> [Work to complete]: Print every line of the data below word for word. Leave out the pictures.

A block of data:
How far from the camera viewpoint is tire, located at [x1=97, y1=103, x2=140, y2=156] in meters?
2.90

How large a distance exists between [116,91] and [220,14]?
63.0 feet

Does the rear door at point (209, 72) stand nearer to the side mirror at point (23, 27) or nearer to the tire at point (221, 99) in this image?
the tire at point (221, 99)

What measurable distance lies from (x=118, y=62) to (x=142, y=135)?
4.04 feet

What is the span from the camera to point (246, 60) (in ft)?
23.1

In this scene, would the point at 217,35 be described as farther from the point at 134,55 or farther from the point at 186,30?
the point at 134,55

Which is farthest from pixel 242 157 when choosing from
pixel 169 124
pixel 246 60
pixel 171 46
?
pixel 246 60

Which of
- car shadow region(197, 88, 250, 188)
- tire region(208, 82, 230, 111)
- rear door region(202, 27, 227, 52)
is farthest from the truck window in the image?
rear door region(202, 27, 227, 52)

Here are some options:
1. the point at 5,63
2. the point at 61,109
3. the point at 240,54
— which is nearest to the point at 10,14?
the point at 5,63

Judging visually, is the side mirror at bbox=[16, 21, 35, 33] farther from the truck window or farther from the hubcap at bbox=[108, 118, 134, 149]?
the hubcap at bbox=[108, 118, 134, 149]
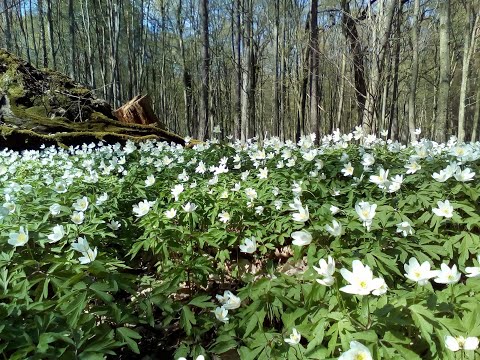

> [Response for this exercise]:
How far from the camera viewpoint is tire, located at [x1=97, y1=103, x2=140, y2=156] in meters?
2.90

How large a distance exists between [116,91] and [220,14]?
63.0 feet

Does the rear door at point (209, 72) stand nearer to the side mirror at point (23, 27) or nearer to the tire at point (221, 99) in this image?
the tire at point (221, 99)

What measurable distance lies from (x=118, y=62) to (x=142, y=135)?
4.04 feet

What is the span from the camera to point (246, 60) (in ft)?
23.1

In this scene, would the point at 217,35 be described as farther from the point at 134,55 or farther from the point at 186,30?
the point at 134,55

Which is farthest from pixel 242 157 when choosing from
pixel 169 124
pixel 246 60
pixel 171 46
?
pixel 246 60

Which of
- car shadow region(197, 88, 250, 188)
- tire region(208, 82, 230, 111)
- rear door region(202, 27, 227, 52)
is farthest from the truck window in the image?
rear door region(202, 27, 227, 52)

Here are some options:
1. the point at 5,63
2. the point at 61,109
3. the point at 240,54
— which is nearest to the point at 10,14?
the point at 5,63

Judging visually, is the side mirror at bbox=[16, 21, 35, 33] farther from the truck window or farther from the hubcap at bbox=[108, 118, 134, 149]?
the hubcap at bbox=[108, 118, 134, 149]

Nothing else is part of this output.